Quoted passage:
-- -- --

The Men of the Sea: Part I

The first of an article in two parts I had written a while back …

The Númenórean fleet and the voyages throughout Arda

1.0 Introduction

The Númenóreans were, without any doubt, not only the greatest mortal beings, but also the finest mariners in the Second Age. Their skills in the building of ships and Seatheir voyages across the vast seas of the world were unsurpassed by any other race. This article will give a glimpse into the workings of their fleet and how it was organized. Also, it will look into the innumerable navigations that the men of Númenor undertook throughout the wide oceans. I shall be looking mainly at a span of 1523 years: from the first Númenórean ships to arrive in Middle-Earth, until the death of Tar-Minastir, when they began “failing” as a race.

This article contains many references that are appropriately dedicated to Aldarion, one of the Kings of Númenor, and probably one of the greatest Númenórean mariners. In the ‘Unfinished Tales’, not only does Tolkien give us descriptions of the voyages he made, but also how the different havens around the island worked and what the fleet of Númenor consisted of.

Tolkien himself described the Númenóreans as being “the Men of the Sea” giving us a clear idea how much they loved and where closely connected to the waters of Arda.

 2.0 The Númenóreans’ sea-fairing desire

The ‘Unfinished Tales’ is the best source from where we can gather all sorts of material about Númenor which we wouldn’t find in ‘The Silmarillion’ or in any other of Tolkien’s works. In fact, the section dedicated to the Second Age starts off with the chapter ‘A Description of Númenor’, and in it is found all relevant geographical information concerning the island.

Within the pages of this chapter we find a very interesting and explanatory paragraph which sums up a description of the Númenórean’s liking for the sea and a quick account of the main events which I shall be discussing soon:

“Beyond all other pursuits the strong men of Númenor took delight in the Sea…From the fisherfolk were mostly drawn the Mariners … there were shipwrights among them who had been instructed by the Eldar; and by their own study and devices they improved their art until they dared to sail ever further into the deep waters … seafaring became the chief enterprise for daring and hardihood among the men of Númenor…”

From this passage we learn that seafaring was deep within the hearts of the people of Númenor and thanks to the teachings of the Eldar and their own ideas they managed to build a fleet and sail unexplored seas for hundreds of years..

The ‘Akallabêth’ (the account of the Downfall of Númenor) found at the end of ‘The Silmarillion’, contains a similar paragraph about the island’s inhabitants and I include it here for further clarification:

“Above all arts they nourished ship-building and sea-craft, and they became mariners whose like shall never be again since the world was diminished; and voyaging upon the wide seas was the chief feat and adventure of their hardy men in the gallant days of their youth.”

seas 2

2.1 Havens around Númenor

A haven, in simple terms, is some sort of refuge, a safe place where to stay. In this instance, a haven also refers to a harbour or port – an area where ships are kept safely from the power of the sea.

Throughout the chapter ‘A Description of Númenor’, we learn that the island had several havens upon its coasts – to be more precise, three main harbours were to be found on Númenor. The following quotes give us a clear description of where each of these was to be found and there appropriate names that were given to them by the inhabitants:

“Three small bays it had [the area known as Andustar] … the northernmost of these was called the Bay of Andúnië, for there was the great haven of Andúnië (Sunset)…”

-- -- --

What is needed:
Answer these questions from the article on the Númenórean fleet above.
(a) How long a span of years does the article mainly cover, and what events mark its start and end?
(b) Which chapter opens the section of the 'Unfinished Tales' dedicated to the Second Age?
(c) How many main harbours were found on Númenor?

Extracted information:
-- -- --

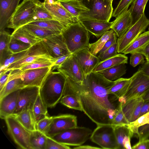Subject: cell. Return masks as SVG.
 <instances>
[{
    "label": "cell",
    "mask_w": 149,
    "mask_h": 149,
    "mask_svg": "<svg viewBox=\"0 0 149 149\" xmlns=\"http://www.w3.org/2000/svg\"><path fill=\"white\" fill-rule=\"evenodd\" d=\"M114 82L98 72H92L84 78L81 85L76 84L73 88L82 111L97 126L113 125V119L121 106L119 98L109 93Z\"/></svg>",
    "instance_id": "6da1fadb"
},
{
    "label": "cell",
    "mask_w": 149,
    "mask_h": 149,
    "mask_svg": "<svg viewBox=\"0 0 149 149\" xmlns=\"http://www.w3.org/2000/svg\"><path fill=\"white\" fill-rule=\"evenodd\" d=\"M52 69L39 89L42 100L47 107L50 108L54 107L60 102L64 93L66 79V76L62 72H53Z\"/></svg>",
    "instance_id": "7a4b0ae2"
},
{
    "label": "cell",
    "mask_w": 149,
    "mask_h": 149,
    "mask_svg": "<svg viewBox=\"0 0 149 149\" xmlns=\"http://www.w3.org/2000/svg\"><path fill=\"white\" fill-rule=\"evenodd\" d=\"M89 32L79 21L70 24L63 31L61 34L71 54L88 47Z\"/></svg>",
    "instance_id": "3957f363"
},
{
    "label": "cell",
    "mask_w": 149,
    "mask_h": 149,
    "mask_svg": "<svg viewBox=\"0 0 149 149\" xmlns=\"http://www.w3.org/2000/svg\"><path fill=\"white\" fill-rule=\"evenodd\" d=\"M56 59L49 55L41 40L31 46L20 59L10 65L3 71L17 69L34 62L47 61L54 62Z\"/></svg>",
    "instance_id": "277c9868"
},
{
    "label": "cell",
    "mask_w": 149,
    "mask_h": 149,
    "mask_svg": "<svg viewBox=\"0 0 149 149\" xmlns=\"http://www.w3.org/2000/svg\"><path fill=\"white\" fill-rule=\"evenodd\" d=\"M40 0H23L13 13L8 27L14 30L32 21Z\"/></svg>",
    "instance_id": "5b68a950"
},
{
    "label": "cell",
    "mask_w": 149,
    "mask_h": 149,
    "mask_svg": "<svg viewBox=\"0 0 149 149\" xmlns=\"http://www.w3.org/2000/svg\"><path fill=\"white\" fill-rule=\"evenodd\" d=\"M92 131L90 128L83 127L71 128L51 137L57 142L67 146H79L90 138Z\"/></svg>",
    "instance_id": "8992f818"
},
{
    "label": "cell",
    "mask_w": 149,
    "mask_h": 149,
    "mask_svg": "<svg viewBox=\"0 0 149 149\" xmlns=\"http://www.w3.org/2000/svg\"><path fill=\"white\" fill-rule=\"evenodd\" d=\"M89 10L81 14L78 19L88 18L109 22L113 8L108 0H83Z\"/></svg>",
    "instance_id": "52a82bcc"
},
{
    "label": "cell",
    "mask_w": 149,
    "mask_h": 149,
    "mask_svg": "<svg viewBox=\"0 0 149 149\" xmlns=\"http://www.w3.org/2000/svg\"><path fill=\"white\" fill-rule=\"evenodd\" d=\"M130 78L131 82L127 92L123 97L119 99L122 104L130 99L142 97L149 89V76L139 69Z\"/></svg>",
    "instance_id": "ba28073f"
},
{
    "label": "cell",
    "mask_w": 149,
    "mask_h": 149,
    "mask_svg": "<svg viewBox=\"0 0 149 149\" xmlns=\"http://www.w3.org/2000/svg\"><path fill=\"white\" fill-rule=\"evenodd\" d=\"M52 67H46L26 70L21 72L9 70L7 82L13 79L20 78L24 87H40L45 78L52 68Z\"/></svg>",
    "instance_id": "9c48e42d"
},
{
    "label": "cell",
    "mask_w": 149,
    "mask_h": 149,
    "mask_svg": "<svg viewBox=\"0 0 149 149\" xmlns=\"http://www.w3.org/2000/svg\"><path fill=\"white\" fill-rule=\"evenodd\" d=\"M90 139L102 149H119L113 125H97L92 132Z\"/></svg>",
    "instance_id": "30bf717a"
},
{
    "label": "cell",
    "mask_w": 149,
    "mask_h": 149,
    "mask_svg": "<svg viewBox=\"0 0 149 149\" xmlns=\"http://www.w3.org/2000/svg\"><path fill=\"white\" fill-rule=\"evenodd\" d=\"M149 25V20L144 13L125 33L118 37L117 40L118 53H122L145 31Z\"/></svg>",
    "instance_id": "8fae6325"
},
{
    "label": "cell",
    "mask_w": 149,
    "mask_h": 149,
    "mask_svg": "<svg viewBox=\"0 0 149 149\" xmlns=\"http://www.w3.org/2000/svg\"><path fill=\"white\" fill-rule=\"evenodd\" d=\"M4 120L9 134L18 146L22 149H31L30 131L24 127L13 115Z\"/></svg>",
    "instance_id": "7c38bea8"
},
{
    "label": "cell",
    "mask_w": 149,
    "mask_h": 149,
    "mask_svg": "<svg viewBox=\"0 0 149 149\" xmlns=\"http://www.w3.org/2000/svg\"><path fill=\"white\" fill-rule=\"evenodd\" d=\"M42 3L45 8L66 26L79 21L58 0H44Z\"/></svg>",
    "instance_id": "4fadbf2b"
},
{
    "label": "cell",
    "mask_w": 149,
    "mask_h": 149,
    "mask_svg": "<svg viewBox=\"0 0 149 149\" xmlns=\"http://www.w3.org/2000/svg\"><path fill=\"white\" fill-rule=\"evenodd\" d=\"M57 69L78 84H82L85 77L74 54H71Z\"/></svg>",
    "instance_id": "5bb4252c"
},
{
    "label": "cell",
    "mask_w": 149,
    "mask_h": 149,
    "mask_svg": "<svg viewBox=\"0 0 149 149\" xmlns=\"http://www.w3.org/2000/svg\"><path fill=\"white\" fill-rule=\"evenodd\" d=\"M41 41L49 55L54 59H56L71 53L61 33L44 38Z\"/></svg>",
    "instance_id": "9a60e30c"
},
{
    "label": "cell",
    "mask_w": 149,
    "mask_h": 149,
    "mask_svg": "<svg viewBox=\"0 0 149 149\" xmlns=\"http://www.w3.org/2000/svg\"><path fill=\"white\" fill-rule=\"evenodd\" d=\"M77 117L70 114L53 117L52 122L46 135L50 137L57 134L77 126Z\"/></svg>",
    "instance_id": "2e32d148"
},
{
    "label": "cell",
    "mask_w": 149,
    "mask_h": 149,
    "mask_svg": "<svg viewBox=\"0 0 149 149\" xmlns=\"http://www.w3.org/2000/svg\"><path fill=\"white\" fill-rule=\"evenodd\" d=\"M39 89L40 87L38 86H26L21 89L18 95L16 108L13 115L31 106L39 95Z\"/></svg>",
    "instance_id": "e0dca14e"
},
{
    "label": "cell",
    "mask_w": 149,
    "mask_h": 149,
    "mask_svg": "<svg viewBox=\"0 0 149 149\" xmlns=\"http://www.w3.org/2000/svg\"><path fill=\"white\" fill-rule=\"evenodd\" d=\"M74 54L81 66L85 78L93 71L100 61L98 56L91 53L88 47Z\"/></svg>",
    "instance_id": "ac0fdd59"
},
{
    "label": "cell",
    "mask_w": 149,
    "mask_h": 149,
    "mask_svg": "<svg viewBox=\"0 0 149 149\" xmlns=\"http://www.w3.org/2000/svg\"><path fill=\"white\" fill-rule=\"evenodd\" d=\"M79 21L92 34L98 38L111 29L112 22L88 18H80Z\"/></svg>",
    "instance_id": "d6986e66"
},
{
    "label": "cell",
    "mask_w": 149,
    "mask_h": 149,
    "mask_svg": "<svg viewBox=\"0 0 149 149\" xmlns=\"http://www.w3.org/2000/svg\"><path fill=\"white\" fill-rule=\"evenodd\" d=\"M132 8L131 4L129 9L118 15L112 22L111 29L114 31L118 37L125 33L133 25Z\"/></svg>",
    "instance_id": "ffe728a7"
},
{
    "label": "cell",
    "mask_w": 149,
    "mask_h": 149,
    "mask_svg": "<svg viewBox=\"0 0 149 149\" xmlns=\"http://www.w3.org/2000/svg\"><path fill=\"white\" fill-rule=\"evenodd\" d=\"M144 102L141 97L130 99L123 104H121L122 111L129 123L139 117Z\"/></svg>",
    "instance_id": "44dd1931"
},
{
    "label": "cell",
    "mask_w": 149,
    "mask_h": 149,
    "mask_svg": "<svg viewBox=\"0 0 149 149\" xmlns=\"http://www.w3.org/2000/svg\"><path fill=\"white\" fill-rule=\"evenodd\" d=\"M21 0H0V30L8 28L10 19Z\"/></svg>",
    "instance_id": "7402d4cb"
},
{
    "label": "cell",
    "mask_w": 149,
    "mask_h": 149,
    "mask_svg": "<svg viewBox=\"0 0 149 149\" xmlns=\"http://www.w3.org/2000/svg\"><path fill=\"white\" fill-rule=\"evenodd\" d=\"M20 89L15 91L0 99V117L5 119L12 116L15 111Z\"/></svg>",
    "instance_id": "603a6c76"
},
{
    "label": "cell",
    "mask_w": 149,
    "mask_h": 149,
    "mask_svg": "<svg viewBox=\"0 0 149 149\" xmlns=\"http://www.w3.org/2000/svg\"><path fill=\"white\" fill-rule=\"evenodd\" d=\"M149 43V30L141 34L122 53L128 54L140 53L143 55L146 47Z\"/></svg>",
    "instance_id": "cb8c5ba5"
},
{
    "label": "cell",
    "mask_w": 149,
    "mask_h": 149,
    "mask_svg": "<svg viewBox=\"0 0 149 149\" xmlns=\"http://www.w3.org/2000/svg\"><path fill=\"white\" fill-rule=\"evenodd\" d=\"M58 0L70 13L78 20L81 14L89 10L84 3L83 0Z\"/></svg>",
    "instance_id": "d4e9b609"
},
{
    "label": "cell",
    "mask_w": 149,
    "mask_h": 149,
    "mask_svg": "<svg viewBox=\"0 0 149 149\" xmlns=\"http://www.w3.org/2000/svg\"><path fill=\"white\" fill-rule=\"evenodd\" d=\"M13 116L28 130L32 131L37 130L36 123L33 116L31 106L28 107Z\"/></svg>",
    "instance_id": "484cf974"
},
{
    "label": "cell",
    "mask_w": 149,
    "mask_h": 149,
    "mask_svg": "<svg viewBox=\"0 0 149 149\" xmlns=\"http://www.w3.org/2000/svg\"><path fill=\"white\" fill-rule=\"evenodd\" d=\"M128 58L125 55L118 54L117 55L102 61H100L93 72H99L107 68L127 63Z\"/></svg>",
    "instance_id": "4316f807"
},
{
    "label": "cell",
    "mask_w": 149,
    "mask_h": 149,
    "mask_svg": "<svg viewBox=\"0 0 149 149\" xmlns=\"http://www.w3.org/2000/svg\"><path fill=\"white\" fill-rule=\"evenodd\" d=\"M11 36L14 38L32 46L41 41L37 38L27 30L24 26L14 30Z\"/></svg>",
    "instance_id": "83f0119b"
},
{
    "label": "cell",
    "mask_w": 149,
    "mask_h": 149,
    "mask_svg": "<svg viewBox=\"0 0 149 149\" xmlns=\"http://www.w3.org/2000/svg\"><path fill=\"white\" fill-rule=\"evenodd\" d=\"M131 81L130 78H120L116 80L109 89V93L115 95L119 99L123 97L128 88Z\"/></svg>",
    "instance_id": "f1b7e54d"
},
{
    "label": "cell",
    "mask_w": 149,
    "mask_h": 149,
    "mask_svg": "<svg viewBox=\"0 0 149 149\" xmlns=\"http://www.w3.org/2000/svg\"><path fill=\"white\" fill-rule=\"evenodd\" d=\"M11 35L5 29L0 30V64L2 65L5 60L12 54L10 51L8 44Z\"/></svg>",
    "instance_id": "f546056e"
},
{
    "label": "cell",
    "mask_w": 149,
    "mask_h": 149,
    "mask_svg": "<svg viewBox=\"0 0 149 149\" xmlns=\"http://www.w3.org/2000/svg\"><path fill=\"white\" fill-rule=\"evenodd\" d=\"M127 67L125 64L114 66L103 70L99 72L106 79L114 81L120 78L126 72Z\"/></svg>",
    "instance_id": "4dcf8cb0"
},
{
    "label": "cell",
    "mask_w": 149,
    "mask_h": 149,
    "mask_svg": "<svg viewBox=\"0 0 149 149\" xmlns=\"http://www.w3.org/2000/svg\"><path fill=\"white\" fill-rule=\"evenodd\" d=\"M27 24L37 26L61 33L67 27L58 21L54 19L33 21Z\"/></svg>",
    "instance_id": "1f68e13d"
},
{
    "label": "cell",
    "mask_w": 149,
    "mask_h": 149,
    "mask_svg": "<svg viewBox=\"0 0 149 149\" xmlns=\"http://www.w3.org/2000/svg\"><path fill=\"white\" fill-rule=\"evenodd\" d=\"M31 108L36 123L47 116V107L44 103L40 94L31 106Z\"/></svg>",
    "instance_id": "d6a6232c"
},
{
    "label": "cell",
    "mask_w": 149,
    "mask_h": 149,
    "mask_svg": "<svg viewBox=\"0 0 149 149\" xmlns=\"http://www.w3.org/2000/svg\"><path fill=\"white\" fill-rule=\"evenodd\" d=\"M60 102L70 109L82 111L81 106L78 97L65 89L64 94Z\"/></svg>",
    "instance_id": "836d02e7"
},
{
    "label": "cell",
    "mask_w": 149,
    "mask_h": 149,
    "mask_svg": "<svg viewBox=\"0 0 149 149\" xmlns=\"http://www.w3.org/2000/svg\"><path fill=\"white\" fill-rule=\"evenodd\" d=\"M47 137L46 134L37 130L30 131L31 149H45Z\"/></svg>",
    "instance_id": "e575fe53"
},
{
    "label": "cell",
    "mask_w": 149,
    "mask_h": 149,
    "mask_svg": "<svg viewBox=\"0 0 149 149\" xmlns=\"http://www.w3.org/2000/svg\"><path fill=\"white\" fill-rule=\"evenodd\" d=\"M115 33L113 29H111L105 33L96 42L89 43L88 47L91 53L93 55L97 56L107 41L111 38Z\"/></svg>",
    "instance_id": "d590c367"
},
{
    "label": "cell",
    "mask_w": 149,
    "mask_h": 149,
    "mask_svg": "<svg viewBox=\"0 0 149 149\" xmlns=\"http://www.w3.org/2000/svg\"><path fill=\"white\" fill-rule=\"evenodd\" d=\"M24 26L34 36L41 40L49 37L61 33L58 32L33 25L26 24Z\"/></svg>",
    "instance_id": "8d00e7d4"
},
{
    "label": "cell",
    "mask_w": 149,
    "mask_h": 149,
    "mask_svg": "<svg viewBox=\"0 0 149 149\" xmlns=\"http://www.w3.org/2000/svg\"><path fill=\"white\" fill-rule=\"evenodd\" d=\"M114 130L119 149H124V142L129 137L131 138L127 125L114 126Z\"/></svg>",
    "instance_id": "74e56055"
},
{
    "label": "cell",
    "mask_w": 149,
    "mask_h": 149,
    "mask_svg": "<svg viewBox=\"0 0 149 149\" xmlns=\"http://www.w3.org/2000/svg\"><path fill=\"white\" fill-rule=\"evenodd\" d=\"M24 87L23 81L20 78L10 80L0 90V99L11 93Z\"/></svg>",
    "instance_id": "f35d334b"
},
{
    "label": "cell",
    "mask_w": 149,
    "mask_h": 149,
    "mask_svg": "<svg viewBox=\"0 0 149 149\" xmlns=\"http://www.w3.org/2000/svg\"><path fill=\"white\" fill-rule=\"evenodd\" d=\"M149 0H134L132 5V15L133 24L135 23L144 13L146 6Z\"/></svg>",
    "instance_id": "ab89813d"
},
{
    "label": "cell",
    "mask_w": 149,
    "mask_h": 149,
    "mask_svg": "<svg viewBox=\"0 0 149 149\" xmlns=\"http://www.w3.org/2000/svg\"><path fill=\"white\" fill-rule=\"evenodd\" d=\"M147 123L149 124V112L127 124V125L131 137L134 134L138 135L139 127Z\"/></svg>",
    "instance_id": "60d3db41"
},
{
    "label": "cell",
    "mask_w": 149,
    "mask_h": 149,
    "mask_svg": "<svg viewBox=\"0 0 149 149\" xmlns=\"http://www.w3.org/2000/svg\"><path fill=\"white\" fill-rule=\"evenodd\" d=\"M31 46L30 44L17 39L11 35L8 44L9 50L12 54L26 50Z\"/></svg>",
    "instance_id": "b9f144b4"
},
{
    "label": "cell",
    "mask_w": 149,
    "mask_h": 149,
    "mask_svg": "<svg viewBox=\"0 0 149 149\" xmlns=\"http://www.w3.org/2000/svg\"><path fill=\"white\" fill-rule=\"evenodd\" d=\"M46 19L57 20L55 17L45 8L42 2L40 1L37 6L32 21Z\"/></svg>",
    "instance_id": "7bdbcfd3"
},
{
    "label": "cell",
    "mask_w": 149,
    "mask_h": 149,
    "mask_svg": "<svg viewBox=\"0 0 149 149\" xmlns=\"http://www.w3.org/2000/svg\"><path fill=\"white\" fill-rule=\"evenodd\" d=\"M54 62L47 61L34 62L23 66L18 69L11 70L15 72H21L28 70L46 67H52L53 63Z\"/></svg>",
    "instance_id": "ee69618b"
},
{
    "label": "cell",
    "mask_w": 149,
    "mask_h": 149,
    "mask_svg": "<svg viewBox=\"0 0 149 149\" xmlns=\"http://www.w3.org/2000/svg\"><path fill=\"white\" fill-rule=\"evenodd\" d=\"M53 117L47 116L36 123V130L46 134L52 121Z\"/></svg>",
    "instance_id": "f6af8a7d"
},
{
    "label": "cell",
    "mask_w": 149,
    "mask_h": 149,
    "mask_svg": "<svg viewBox=\"0 0 149 149\" xmlns=\"http://www.w3.org/2000/svg\"><path fill=\"white\" fill-rule=\"evenodd\" d=\"M134 0H120L113 11L112 16L116 17L122 13L127 11L129 6Z\"/></svg>",
    "instance_id": "bcb514c9"
},
{
    "label": "cell",
    "mask_w": 149,
    "mask_h": 149,
    "mask_svg": "<svg viewBox=\"0 0 149 149\" xmlns=\"http://www.w3.org/2000/svg\"><path fill=\"white\" fill-rule=\"evenodd\" d=\"M117 42L103 53L98 55L100 61H102L118 54Z\"/></svg>",
    "instance_id": "7dc6e473"
},
{
    "label": "cell",
    "mask_w": 149,
    "mask_h": 149,
    "mask_svg": "<svg viewBox=\"0 0 149 149\" xmlns=\"http://www.w3.org/2000/svg\"><path fill=\"white\" fill-rule=\"evenodd\" d=\"M68 146L61 144L52 138L47 136L45 149H70Z\"/></svg>",
    "instance_id": "c3c4849f"
},
{
    "label": "cell",
    "mask_w": 149,
    "mask_h": 149,
    "mask_svg": "<svg viewBox=\"0 0 149 149\" xmlns=\"http://www.w3.org/2000/svg\"><path fill=\"white\" fill-rule=\"evenodd\" d=\"M121 106L113 119L112 125L114 126L127 125L129 123L123 112Z\"/></svg>",
    "instance_id": "681fc988"
},
{
    "label": "cell",
    "mask_w": 149,
    "mask_h": 149,
    "mask_svg": "<svg viewBox=\"0 0 149 149\" xmlns=\"http://www.w3.org/2000/svg\"><path fill=\"white\" fill-rule=\"evenodd\" d=\"M138 135L139 137V141L149 139V123L146 124L139 127Z\"/></svg>",
    "instance_id": "f907efd6"
},
{
    "label": "cell",
    "mask_w": 149,
    "mask_h": 149,
    "mask_svg": "<svg viewBox=\"0 0 149 149\" xmlns=\"http://www.w3.org/2000/svg\"><path fill=\"white\" fill-rule=\"evenodd\" d=\"M130 58V64L134 67L145 62L143 55L140 53H133L131 54Z\"/></svg>",
    "instance_id": "816d5d0a"
},
{
    "label": "cell",
    "mask_w": 149,
    "mask_h": 149,
    "mask_svg": "<svg viewBox=\"0 0 149 149\" xmlns=\"http://www.w3.org/2000/svg\"><path fill=\"white\" fill-rule=\"evenodd\" d=\"M117 36L115 33L113 36L107 41L102 49L98 53V55L103 53L117 42Z\"/></svg>",
    "instance_id": "f5cc1de1"
},
{
    "label": "cell",
    "mask_w": 149,
    "mask_h": 149,
    "mask_svg": "<svg viewBox=\"0 0 149 149\" xmlns=\"http://www.w3.org/2000/svg\"><path fill=\"white\" fill-rule=\"evenodd\" d=\"M9 71H3L0 72V90L7 83L9 77Z\"/></svg>",
    "instance_id": "db71d44e"
},
{
    "label": "cell",
    "mask_w": 149,
    "mask_h": 149,
    "mask_svg": "<svg viewBox=\"0 0 149 149\" xmlns=\"http://www.w3.org/2000/svg\"><path fill=\"white\" fill-rule=\"evenodd\" d=\"M133 149H149V139L139 141L132 147Z\"/></svg>",
    "instance_id": "11a10c76"
},
{
    "label": "cell",
    "mask_w": 149,
    "mask_h": 149,
    "mask_svg": "<svg viewBox=\"0 0 149 149\" xmlns=\"http://www.w3.org/2000/svg\"><path fill=\"white\" fill-rule=\"evenodd\" d=\"M71 54V53L69 54L58 58L56 61L54 62L52 67H54V68L57 69L59 66L61 65L63 63L66 58L69 56Z\"/></svg>",
    "instance_id": "9f6ffc18"
},
{
    "label": "cell",
    "mask_w": 149,
    "mask_h": 149,
    "mask_svg": "<svg viewBox=\"0 0 149 149\" xmlns=\"http://www.w3.org/2000/svg\"><path fill=\"white\" fill-rule=\"evenodd\" d=\"M26 51L11 54L9 58V65L20 59Z\"/></svg>",
    "instance_id": "6f0895ef"
},
{
    "label": "cell",
    "mask_w": 149,
    "mask_h": 149,
    "mask_svg": "<svg viewBox=\"0 0 149 149\" xmlns=\"http://www.w3.org/2000/svg\"><path fill=\"white\" fill-rule=\"evenodd\" d=\"M139 69L144 74L149 76V62L146 61L140 66Z\"/></svg>",
    "instance_id": "680465c9"
},
{
    "label": "cell",
    "mask_w": 149,
    "mask_h": 149,
    "mask_svg": "<svg viewBox=\"0 0 149 149\" xmlns=\"http://www.w3.org/2000/svg\"><path fill=\"white\" fill-rule=\"evenodd\" d=\"M149 112V100L144 102L141 108L139 116Z\"/></svg>",
    "instance_id": "91938a15"
},
{
    "label": "cell",
    "mask_w": 149,
    "mask_h": 149,
    "mask_svg": "<svg viewBox=\"0 0 149 149\" xmlns=\"http://www.w3.org/2000/svg\"><path fill=\"white\" fill-rule=\"evenodd\" d=\"M74 149H101V148L89 145L80 146L74 148Z\"/></svg>",
    "instance_id": "94428289"
},
{
    "label": "cell",
    "mask_w": 149,
    "mask_h": 149,
    "mask_svg": "<svg viewBox=\"0 0 149 149\" xmlns=\"http://www.w3.org/2000/svg\"><path fill=\"white\" fill-rule=\"evenodd\" d=\"M143 55L145 57L146 61L149 62V43L145 48Z\"/></svg>",
    "instance_id": "6125c7cd"
},
{
    "label": "cell",
    "mask_w": 149,
    "mask_h": 149,
    "mask_svg": "<svg viewBox=\"0 0 149 149\" xmlns=\"http://www.w3.org/2000/svg\"><path fill=\"white\" fill-rule=\"evenodd\" d=\"M130 137L129 138L124 142L123 144L124 149H132L130 143Z\"/></svg>",
    "instance_id": "be15d7a7"
},
{
    "label": "cell",
    "mask_w": 149,
    "mask_h": 149,
    "mask_svg": "<svg viewBox=\"0 0 149 149\" xmlns=\"http://www.w3.org/2000/svg\"><path fill=\"white\" fill-rule=\"evenodd\" d=\"M144 102L149 100V89L142 96Z\"/></svg>",
    "instance_id": "e7e4bbea"
},
{
    "label": "cell",
    "mask_w": 149,
    "mask_h": 149,
    "mask_svg": "<svg viewBox=\"0 0 149 149\" xmlns=\"http://www.w3.org/2000/svg\"><path fill=\"white\" fill-rule=\"evenodd\" d=\"M111 3H112L113 0H108Z\"/></svg>",
    "instance_id": "03108f58"
},
{
    "label": "cell",
    "mask_w": 149,
    "mask_h": 149,
    "mask_svg": "<svg viewBox=\"0 0 149 149\" xmlns=\"http://www.w3.org/2000/svg\"></svg>",
    "instance_id": "003e7915"
}]
</instances>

-- -- --

Full output:
(a) 1523 years, from the arrival of the first Númenórean ships in Middle-Earth until the death of Tar-Minastir.
(b) 'A Description of Númenor'.
(c) Three.